→ **Fragment strony**
○ ○ ○ ○
Jak podaje portal "O2", Sebastian Tylman zginął w dramatycznym wypadku, jaki miał miejsce w czwartek 11 listopada w okolicach miejscowości Przysucha (woj. mazowieckie). 42-latek związany był z Prawem i Sprawiedliwością. Pełnił niegdyś funkcję radnego w Łodzi. W wypadku zginęła również 70-letnie kobieta oraz 40-letni mężczyzna.
Nie żyje Sebastian Tylman
Do wypadku doszło w czwartek 11 listopada około godziny 9:30 w Radestowie pod Przysuchą na Mazowszu. Miało ono miejsce na drodze wojewódzkiej 727. Samochód osobowy śmiertelnie potrącił idącą poboczem kobietę. Potem auto uderzyło w wykonany z betonu przepust. W wypadku zginęła 70-letnia kobieta idąca drogą, a także 42-letni Sebastian Tylman i 40-letni mężczyzna z województwa łódzkiego.
Ze wstępnych ustaleń policji wynika, że przyczyną wypadku mogło być niedostosowanie prędkości do warunków panujących na drodze. O śmierci byłego radnego poinformował m.in. Tomasz Anielak.
○ ○ ○ ○
→ **Zadania do wykonania**
A. Oceń, czy stwierdzenia są zgodne z fragmentem o wypadku pod Przysuchą: (i) Wypadek wydarzył się na drodze wojewódzkiej 727. (ii) Sebastian Tylman był niegdyś radnym w Warszawie. (iii) Po potrąceniu kobiety samochód uderzył w drzewo. Przy każdym stwierdzeniu odpowiedz „tak” lub „nie” i przytocz dosłownie rozstrzygające słowa fragmentu.
B. Przepisz wiernie część fragmentu o wypadku pod Przysuchą. Zacznij od miejsca ze słowami "Jak podaje portal", a zakończ po słowach "oraz 40-letni mężczyzna.".

[Dane źródłowe]
○ ○ ○ ○
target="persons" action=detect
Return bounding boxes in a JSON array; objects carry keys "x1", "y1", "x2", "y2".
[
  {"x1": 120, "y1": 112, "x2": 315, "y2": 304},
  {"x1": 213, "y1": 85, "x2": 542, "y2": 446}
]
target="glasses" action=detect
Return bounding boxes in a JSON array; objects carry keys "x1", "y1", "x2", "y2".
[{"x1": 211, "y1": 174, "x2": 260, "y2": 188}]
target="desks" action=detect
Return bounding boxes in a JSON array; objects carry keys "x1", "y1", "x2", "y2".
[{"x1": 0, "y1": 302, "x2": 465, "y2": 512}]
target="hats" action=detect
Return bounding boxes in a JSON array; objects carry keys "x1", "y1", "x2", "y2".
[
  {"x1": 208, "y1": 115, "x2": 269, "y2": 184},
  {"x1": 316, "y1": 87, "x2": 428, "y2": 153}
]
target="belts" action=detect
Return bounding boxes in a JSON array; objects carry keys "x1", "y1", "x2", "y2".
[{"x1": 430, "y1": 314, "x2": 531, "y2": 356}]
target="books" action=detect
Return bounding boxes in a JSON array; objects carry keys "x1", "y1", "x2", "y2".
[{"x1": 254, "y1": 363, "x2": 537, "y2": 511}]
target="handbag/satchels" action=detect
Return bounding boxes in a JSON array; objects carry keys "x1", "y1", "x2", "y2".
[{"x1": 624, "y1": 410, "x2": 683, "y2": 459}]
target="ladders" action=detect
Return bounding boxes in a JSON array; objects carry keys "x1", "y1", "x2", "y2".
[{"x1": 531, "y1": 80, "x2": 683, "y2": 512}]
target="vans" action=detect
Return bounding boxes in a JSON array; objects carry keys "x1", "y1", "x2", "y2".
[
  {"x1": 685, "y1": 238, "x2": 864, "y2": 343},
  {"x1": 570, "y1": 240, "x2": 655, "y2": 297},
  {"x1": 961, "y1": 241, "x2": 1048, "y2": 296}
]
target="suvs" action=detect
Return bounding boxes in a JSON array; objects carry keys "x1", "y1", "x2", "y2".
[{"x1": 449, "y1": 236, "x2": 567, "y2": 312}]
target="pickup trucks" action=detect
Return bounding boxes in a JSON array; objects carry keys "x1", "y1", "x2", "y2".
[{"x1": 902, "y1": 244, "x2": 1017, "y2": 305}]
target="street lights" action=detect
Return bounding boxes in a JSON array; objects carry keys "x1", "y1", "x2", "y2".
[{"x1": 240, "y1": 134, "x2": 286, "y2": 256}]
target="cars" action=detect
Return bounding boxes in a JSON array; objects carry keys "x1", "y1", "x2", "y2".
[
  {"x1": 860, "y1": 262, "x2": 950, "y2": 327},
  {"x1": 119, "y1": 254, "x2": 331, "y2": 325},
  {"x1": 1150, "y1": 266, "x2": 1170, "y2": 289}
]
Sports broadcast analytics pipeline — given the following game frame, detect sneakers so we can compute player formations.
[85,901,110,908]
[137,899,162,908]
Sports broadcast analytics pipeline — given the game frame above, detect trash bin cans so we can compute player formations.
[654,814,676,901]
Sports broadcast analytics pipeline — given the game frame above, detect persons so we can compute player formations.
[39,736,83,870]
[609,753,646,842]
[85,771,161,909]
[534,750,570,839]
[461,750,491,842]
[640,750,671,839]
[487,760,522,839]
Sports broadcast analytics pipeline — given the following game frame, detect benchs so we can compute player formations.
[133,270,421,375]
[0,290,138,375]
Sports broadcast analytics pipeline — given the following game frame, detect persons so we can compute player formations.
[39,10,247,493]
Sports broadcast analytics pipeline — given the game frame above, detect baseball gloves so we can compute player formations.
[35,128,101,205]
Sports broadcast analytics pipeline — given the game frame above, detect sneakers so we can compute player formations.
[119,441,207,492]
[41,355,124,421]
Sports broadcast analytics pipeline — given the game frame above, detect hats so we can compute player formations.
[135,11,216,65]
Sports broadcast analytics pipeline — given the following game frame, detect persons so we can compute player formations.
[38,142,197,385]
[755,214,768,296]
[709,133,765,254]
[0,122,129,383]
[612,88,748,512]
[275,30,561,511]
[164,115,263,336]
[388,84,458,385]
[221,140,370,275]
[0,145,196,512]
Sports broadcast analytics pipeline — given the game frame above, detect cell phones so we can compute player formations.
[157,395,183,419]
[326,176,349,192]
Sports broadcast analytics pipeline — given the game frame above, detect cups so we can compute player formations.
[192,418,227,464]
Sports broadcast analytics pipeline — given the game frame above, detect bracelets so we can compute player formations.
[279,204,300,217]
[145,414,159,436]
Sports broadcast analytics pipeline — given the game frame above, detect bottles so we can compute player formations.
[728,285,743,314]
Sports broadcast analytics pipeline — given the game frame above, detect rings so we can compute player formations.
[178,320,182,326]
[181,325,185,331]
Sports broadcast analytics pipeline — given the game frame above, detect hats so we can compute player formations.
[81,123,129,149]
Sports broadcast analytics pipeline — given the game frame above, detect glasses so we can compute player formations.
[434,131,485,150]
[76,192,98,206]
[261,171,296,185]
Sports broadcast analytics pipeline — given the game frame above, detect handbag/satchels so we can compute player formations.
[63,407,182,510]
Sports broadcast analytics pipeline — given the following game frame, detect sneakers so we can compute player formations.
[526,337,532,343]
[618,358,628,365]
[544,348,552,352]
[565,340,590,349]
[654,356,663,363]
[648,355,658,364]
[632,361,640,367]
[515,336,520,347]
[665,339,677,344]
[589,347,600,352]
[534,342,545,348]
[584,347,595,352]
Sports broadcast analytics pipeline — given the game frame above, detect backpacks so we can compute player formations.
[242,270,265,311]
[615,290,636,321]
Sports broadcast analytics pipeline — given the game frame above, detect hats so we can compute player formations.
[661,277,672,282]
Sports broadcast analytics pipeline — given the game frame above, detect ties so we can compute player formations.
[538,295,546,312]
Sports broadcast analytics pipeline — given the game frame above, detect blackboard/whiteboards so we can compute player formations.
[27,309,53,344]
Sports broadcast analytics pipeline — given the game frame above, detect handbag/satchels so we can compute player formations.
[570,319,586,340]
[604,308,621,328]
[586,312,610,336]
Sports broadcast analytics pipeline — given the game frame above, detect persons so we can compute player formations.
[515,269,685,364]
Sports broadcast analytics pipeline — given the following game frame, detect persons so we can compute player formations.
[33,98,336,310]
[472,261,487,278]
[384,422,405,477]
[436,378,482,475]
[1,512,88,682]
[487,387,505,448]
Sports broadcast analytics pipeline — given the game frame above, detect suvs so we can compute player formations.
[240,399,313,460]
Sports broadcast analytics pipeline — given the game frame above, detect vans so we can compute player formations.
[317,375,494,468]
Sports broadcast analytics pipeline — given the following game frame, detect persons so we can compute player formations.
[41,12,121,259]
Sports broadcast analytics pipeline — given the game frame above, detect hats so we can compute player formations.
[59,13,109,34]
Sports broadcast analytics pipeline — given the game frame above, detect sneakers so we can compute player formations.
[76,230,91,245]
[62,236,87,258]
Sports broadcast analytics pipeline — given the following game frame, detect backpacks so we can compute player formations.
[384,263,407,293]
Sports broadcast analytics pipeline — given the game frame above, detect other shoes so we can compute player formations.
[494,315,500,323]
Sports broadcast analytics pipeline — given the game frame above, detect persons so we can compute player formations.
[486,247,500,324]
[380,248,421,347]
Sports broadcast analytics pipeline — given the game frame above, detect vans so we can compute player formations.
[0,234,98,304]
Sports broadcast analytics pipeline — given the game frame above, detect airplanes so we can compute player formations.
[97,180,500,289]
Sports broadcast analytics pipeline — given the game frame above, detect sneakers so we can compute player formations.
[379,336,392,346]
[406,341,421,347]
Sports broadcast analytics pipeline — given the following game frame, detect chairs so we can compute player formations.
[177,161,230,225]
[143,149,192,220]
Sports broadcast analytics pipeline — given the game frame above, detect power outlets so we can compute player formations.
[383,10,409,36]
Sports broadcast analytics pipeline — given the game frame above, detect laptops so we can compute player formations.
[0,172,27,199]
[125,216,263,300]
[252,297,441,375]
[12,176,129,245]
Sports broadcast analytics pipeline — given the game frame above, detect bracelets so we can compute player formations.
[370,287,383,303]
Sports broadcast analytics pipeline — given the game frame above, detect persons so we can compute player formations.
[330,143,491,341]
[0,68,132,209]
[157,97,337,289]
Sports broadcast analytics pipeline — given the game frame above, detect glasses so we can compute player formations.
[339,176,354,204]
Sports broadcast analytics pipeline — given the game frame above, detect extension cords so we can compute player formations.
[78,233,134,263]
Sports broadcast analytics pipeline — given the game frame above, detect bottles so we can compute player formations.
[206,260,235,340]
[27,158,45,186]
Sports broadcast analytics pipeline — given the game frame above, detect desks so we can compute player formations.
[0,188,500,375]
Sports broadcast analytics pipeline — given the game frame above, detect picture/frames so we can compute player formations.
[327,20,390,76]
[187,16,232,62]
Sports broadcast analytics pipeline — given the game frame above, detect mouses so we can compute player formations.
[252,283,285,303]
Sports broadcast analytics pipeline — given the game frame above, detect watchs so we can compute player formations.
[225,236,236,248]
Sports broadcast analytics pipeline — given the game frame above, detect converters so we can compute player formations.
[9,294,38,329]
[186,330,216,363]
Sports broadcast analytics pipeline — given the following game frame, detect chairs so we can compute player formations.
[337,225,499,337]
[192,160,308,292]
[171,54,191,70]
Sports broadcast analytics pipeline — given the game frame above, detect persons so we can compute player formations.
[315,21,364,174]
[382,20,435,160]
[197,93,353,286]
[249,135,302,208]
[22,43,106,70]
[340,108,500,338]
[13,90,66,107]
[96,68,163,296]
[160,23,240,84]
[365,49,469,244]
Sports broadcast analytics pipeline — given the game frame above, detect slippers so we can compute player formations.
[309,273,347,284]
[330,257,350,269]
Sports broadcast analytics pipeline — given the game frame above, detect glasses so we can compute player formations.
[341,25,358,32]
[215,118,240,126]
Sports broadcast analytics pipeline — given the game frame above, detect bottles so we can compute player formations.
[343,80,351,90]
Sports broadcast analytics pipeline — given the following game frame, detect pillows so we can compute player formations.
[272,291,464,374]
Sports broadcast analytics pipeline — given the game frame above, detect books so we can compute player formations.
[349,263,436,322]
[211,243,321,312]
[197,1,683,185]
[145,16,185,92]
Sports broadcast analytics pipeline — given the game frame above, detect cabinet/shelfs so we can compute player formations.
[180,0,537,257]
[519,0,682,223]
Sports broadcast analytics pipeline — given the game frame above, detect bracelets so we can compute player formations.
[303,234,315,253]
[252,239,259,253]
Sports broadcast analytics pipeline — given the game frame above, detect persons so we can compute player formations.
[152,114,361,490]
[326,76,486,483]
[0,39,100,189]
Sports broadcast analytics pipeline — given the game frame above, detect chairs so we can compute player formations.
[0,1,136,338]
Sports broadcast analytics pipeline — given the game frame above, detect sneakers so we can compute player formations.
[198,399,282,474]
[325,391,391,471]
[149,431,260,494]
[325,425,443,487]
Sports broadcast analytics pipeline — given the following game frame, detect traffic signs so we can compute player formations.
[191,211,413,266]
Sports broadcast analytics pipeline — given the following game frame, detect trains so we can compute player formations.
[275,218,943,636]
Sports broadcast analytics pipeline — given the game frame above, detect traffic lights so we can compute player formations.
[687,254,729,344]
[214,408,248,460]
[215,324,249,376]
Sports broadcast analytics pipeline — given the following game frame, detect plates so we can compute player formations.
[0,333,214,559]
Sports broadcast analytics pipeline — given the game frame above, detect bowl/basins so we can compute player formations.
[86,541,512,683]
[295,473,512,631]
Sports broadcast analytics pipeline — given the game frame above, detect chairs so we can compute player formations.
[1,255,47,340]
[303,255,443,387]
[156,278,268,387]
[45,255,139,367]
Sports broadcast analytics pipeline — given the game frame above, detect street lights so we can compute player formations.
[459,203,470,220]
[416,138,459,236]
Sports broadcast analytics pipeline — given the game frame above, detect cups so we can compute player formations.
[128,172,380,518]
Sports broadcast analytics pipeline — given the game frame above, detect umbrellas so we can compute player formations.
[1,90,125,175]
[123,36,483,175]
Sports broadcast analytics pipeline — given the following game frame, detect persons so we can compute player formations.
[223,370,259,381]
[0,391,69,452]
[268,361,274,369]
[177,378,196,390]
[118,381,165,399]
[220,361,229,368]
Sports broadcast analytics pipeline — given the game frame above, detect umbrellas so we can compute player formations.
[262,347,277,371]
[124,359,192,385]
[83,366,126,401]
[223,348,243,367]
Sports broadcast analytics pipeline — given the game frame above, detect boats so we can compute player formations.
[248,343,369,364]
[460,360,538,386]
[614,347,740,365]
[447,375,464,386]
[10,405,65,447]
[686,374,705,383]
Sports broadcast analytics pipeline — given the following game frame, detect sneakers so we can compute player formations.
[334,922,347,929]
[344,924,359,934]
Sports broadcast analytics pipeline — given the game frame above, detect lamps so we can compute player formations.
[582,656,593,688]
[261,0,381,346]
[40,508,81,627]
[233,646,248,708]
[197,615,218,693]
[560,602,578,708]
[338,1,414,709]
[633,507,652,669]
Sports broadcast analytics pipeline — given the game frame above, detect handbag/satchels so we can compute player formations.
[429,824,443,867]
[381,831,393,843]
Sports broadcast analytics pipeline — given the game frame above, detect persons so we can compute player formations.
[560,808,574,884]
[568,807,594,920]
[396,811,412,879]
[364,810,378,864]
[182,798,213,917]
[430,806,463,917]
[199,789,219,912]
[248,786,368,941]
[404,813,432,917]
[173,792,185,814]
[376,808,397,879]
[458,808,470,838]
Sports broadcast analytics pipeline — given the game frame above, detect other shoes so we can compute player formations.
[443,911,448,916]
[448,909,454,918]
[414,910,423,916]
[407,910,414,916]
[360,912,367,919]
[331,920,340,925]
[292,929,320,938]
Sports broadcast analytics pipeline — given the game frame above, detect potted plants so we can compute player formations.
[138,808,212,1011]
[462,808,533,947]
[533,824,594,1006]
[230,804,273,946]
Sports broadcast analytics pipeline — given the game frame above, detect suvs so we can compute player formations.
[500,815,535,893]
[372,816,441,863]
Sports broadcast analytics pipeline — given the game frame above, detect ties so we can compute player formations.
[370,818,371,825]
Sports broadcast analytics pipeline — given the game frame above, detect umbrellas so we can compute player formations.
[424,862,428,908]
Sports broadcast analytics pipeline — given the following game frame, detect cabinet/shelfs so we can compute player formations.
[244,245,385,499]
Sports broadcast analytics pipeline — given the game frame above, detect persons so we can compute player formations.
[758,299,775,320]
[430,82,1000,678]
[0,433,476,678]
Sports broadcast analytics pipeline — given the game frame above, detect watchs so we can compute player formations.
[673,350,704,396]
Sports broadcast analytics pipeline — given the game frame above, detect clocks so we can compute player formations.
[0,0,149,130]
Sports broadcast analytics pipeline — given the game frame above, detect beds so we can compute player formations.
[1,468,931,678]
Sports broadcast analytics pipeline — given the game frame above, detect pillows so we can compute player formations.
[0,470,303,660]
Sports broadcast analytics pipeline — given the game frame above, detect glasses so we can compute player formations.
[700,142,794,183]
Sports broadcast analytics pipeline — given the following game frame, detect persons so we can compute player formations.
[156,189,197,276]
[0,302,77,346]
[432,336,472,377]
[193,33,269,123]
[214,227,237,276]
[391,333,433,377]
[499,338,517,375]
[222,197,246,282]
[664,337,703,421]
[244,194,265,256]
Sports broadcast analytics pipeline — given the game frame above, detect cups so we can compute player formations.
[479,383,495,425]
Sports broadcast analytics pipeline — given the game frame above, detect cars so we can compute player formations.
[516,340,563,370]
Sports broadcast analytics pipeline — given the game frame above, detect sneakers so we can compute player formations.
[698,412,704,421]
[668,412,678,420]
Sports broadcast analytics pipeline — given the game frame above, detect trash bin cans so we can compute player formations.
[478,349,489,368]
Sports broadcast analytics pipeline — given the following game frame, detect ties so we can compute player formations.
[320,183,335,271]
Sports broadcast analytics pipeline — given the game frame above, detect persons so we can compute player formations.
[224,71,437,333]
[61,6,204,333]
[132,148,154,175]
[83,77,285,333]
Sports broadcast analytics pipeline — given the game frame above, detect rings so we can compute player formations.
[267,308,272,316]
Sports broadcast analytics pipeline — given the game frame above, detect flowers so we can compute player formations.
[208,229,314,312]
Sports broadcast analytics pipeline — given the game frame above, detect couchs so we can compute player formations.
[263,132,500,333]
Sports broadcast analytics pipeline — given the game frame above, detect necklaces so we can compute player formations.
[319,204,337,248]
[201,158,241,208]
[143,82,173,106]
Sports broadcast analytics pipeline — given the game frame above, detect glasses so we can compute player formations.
○ ○ ○ ○
→ **Oczekiwane odpowiedzi**
A.
(i) Tak: „Miało ono miejsce na drodze wojewódzkiej 727.”
(ii) Nie: „Pełnił niegdyś funkcję radnego w Łodzi.”
(iii) Nie: „Potem auto uderzyło w wykonany z betonu przepust.”

B.
Jak podaje portal "O2", Sebastian Tylman zginął w dramatycznym wypadku, jaki miał miejsce w czwartek 11 listopada w okolicach miejscowości Przysucha (woj. mazowieckie). 42-latek związany był z Prawem i Sprawiedliwością. Pełnił niegdyś funkcję radnego w Łodzi. W wypadku zginęła również 70-letnie kobieta oraz 40-letni mężczyzna.